● **Exercise tasks**
(a) Check the SLES 11 Tomcat post against each statement below. For each one, answer yes or no and quote the words from the post that decide it.
(i) The high CPU use showed up on two SLES 11 machines.
(ii) Novell's suggested fix brought Tomcat's CPU use back to normal.
(iii) After the update, the Tomcat process used about .5% of the CPU.
(b) In the SLES 11 Tomcat post, what version was the IBM Java JRE updated to?
(c) Extend the blog post about the SLES 11 Tomcat problem, starting right after its last sentence.

● **Passage given**

27 Apr. 2012
SLES 11 tomcat problem, RHEL subnet fail
SLES 11 is not your friend
SuSE Linux Enterprise Server 11 is Novell's (latest) enterprise Linux distribution. They tout it as a great product, but in my job as an admin, I've noticed it is worth about as much as Novell's stock. If you are looking into linux and want to give it a try, or looking for the next good solution for your server operations, I highly suggest you steer clear of SuSE. Brought to you by a company that has yet to create something they've not driven into the ground, SLES is quite possibly the worst distribution I've ever had the misfortune of using.
My face every time I need to use YaST
I encountered a somewhat strange error on two of our SLES 11 boxes (dev/prod pair). The Apache Tomcat 6 install was taking 100% of one CPU on each box. Luckily they were both dual CPU machines, so our websites still responded, but even with 0 traffic these things were cranking away. I searched and searched and eventually happened upon a fix released by Novell regarding Tomcat using large amounts of CPU. It had something to do wtih a new linux scheduler and some silly incompatability in Java with it or something of that sort. So I ran through the fixes, setting the scheduler into some backwards-compatible mode and whatever else Novell said I should do. No dice. Still had Tomcat raping exactly 1 full CPU on each box.
After a few hours of beating my head against a wall, I did what any good sysadmin would (and something I should've done first). I updated shit. All of it. Turns out, after updating the IBM Java JRE that was installed from sr7 to sr8, the incompatability that Java had was no longer an issue and my tomcat process dropped back down to .5% cpu like it should. Welp, lesson learned.

● **Given material**
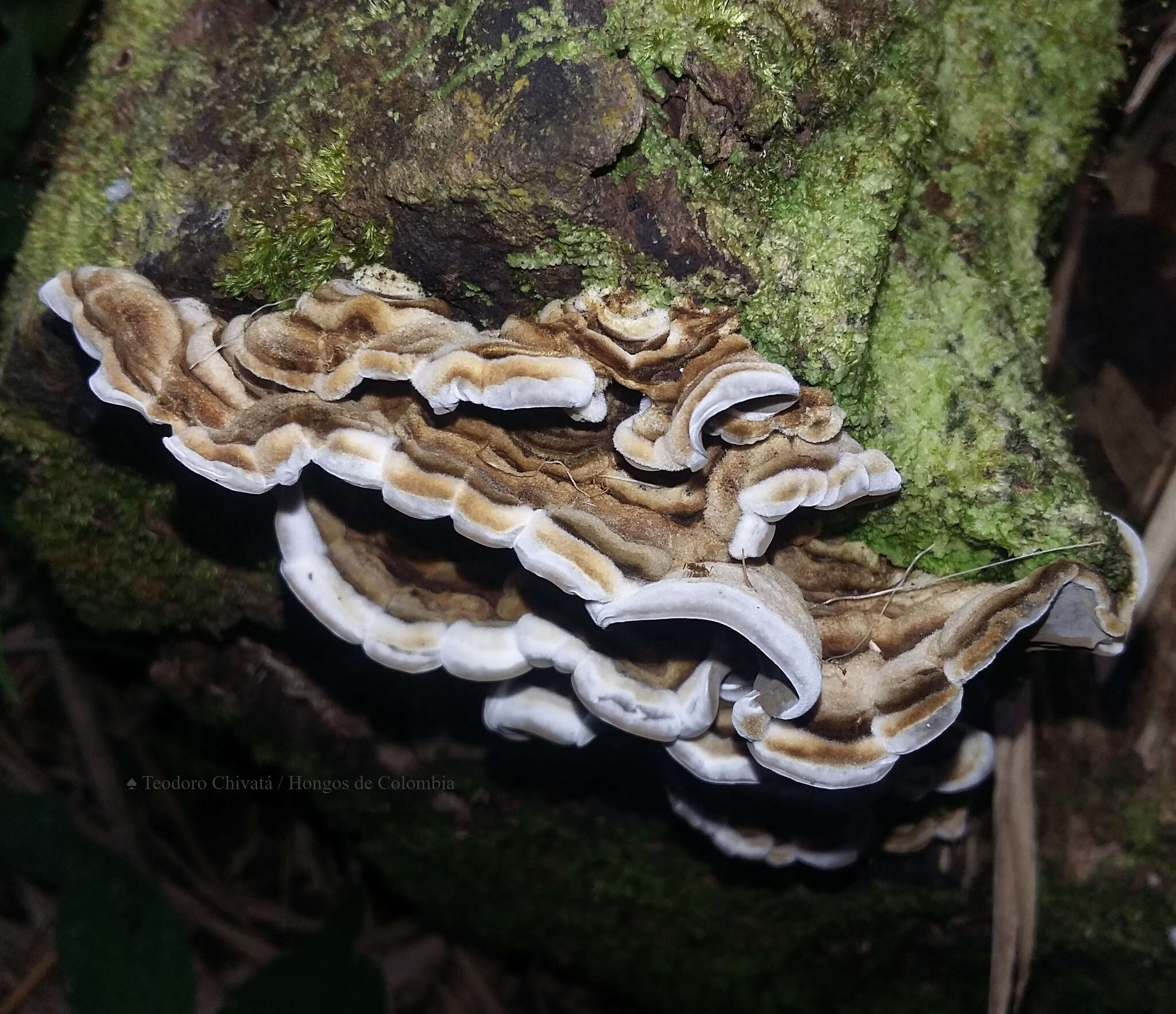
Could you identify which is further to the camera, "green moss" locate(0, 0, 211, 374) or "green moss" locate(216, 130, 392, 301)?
"green moss" locate(0, 0, 211, 374)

● **Expected outputs**
(a)
(i) Yes: "I encountered a somewhat strange error on two of our SLES 11 boxes (dev/prod pair)."
(ii) No: "No dice."
(iii) Yes: "my tomcat process dropped back down to .5% cpu like it should."

(b) It was updated from sr7 to sr8.

(c)
RHEL isn't perfect
I really wasn't OVERLY familiar with RedHat until my most recent job when we started moving to CentOS. Before that, I was more familiar with Debian and BSD (ArchLinux anyone? I fanboy it). As I've become more familiar with it, I've actually grown to love it quite a bit. It is a solid, logically set up, well documented, smoothe system to work on (none of which apply to SuSE). It isn't, however, without its quirks. Here's how to fix one of them.
At work we run a large VMWare environment like most large entities probably do, or at least should. Because I clone VMs and deploy new servers frequently enough, I figured I would spare myself the trouble of sifting through tons of system files buried who-knows-where just to set up a new network config (the clone uses the original's, and that's no good...). So I wrote myself a neat little script, complete with interactive questionnaire for your network settings. Real slick. After being completely impressed with myself, I cloned a new server and fired up my script. I filled in all the network information, and voila, a shiny new network config and I didn't have to do anything! Awesome!
But then I noticed it.
None of my subnets for my secondary IP addresses (on aliased interfaces) were correct! Nooooooooooooooooooooooooo!!!!! Figuring that my script probably just fubar'd something, I poked around in my network config files. Everything looked solid in my ifcfg-eth0* files. IP Address was correct, prefix was correct, gateway, etc.. EVERYTHING was flawless. But for some reason, no matter what was listed in the ifcfg-eth0* files for the prefix (I had PREFIX=25), it would pop up on the /16 subnet. WTF? I was able to shut the network down and manually bring the interfaces/IPs online properly using ip link and ip addr, but that is hardly kosher... And forget writing a script to do that automatically on boot. Isn't that what /etc/init.d/network is? So I set out doing some detective work.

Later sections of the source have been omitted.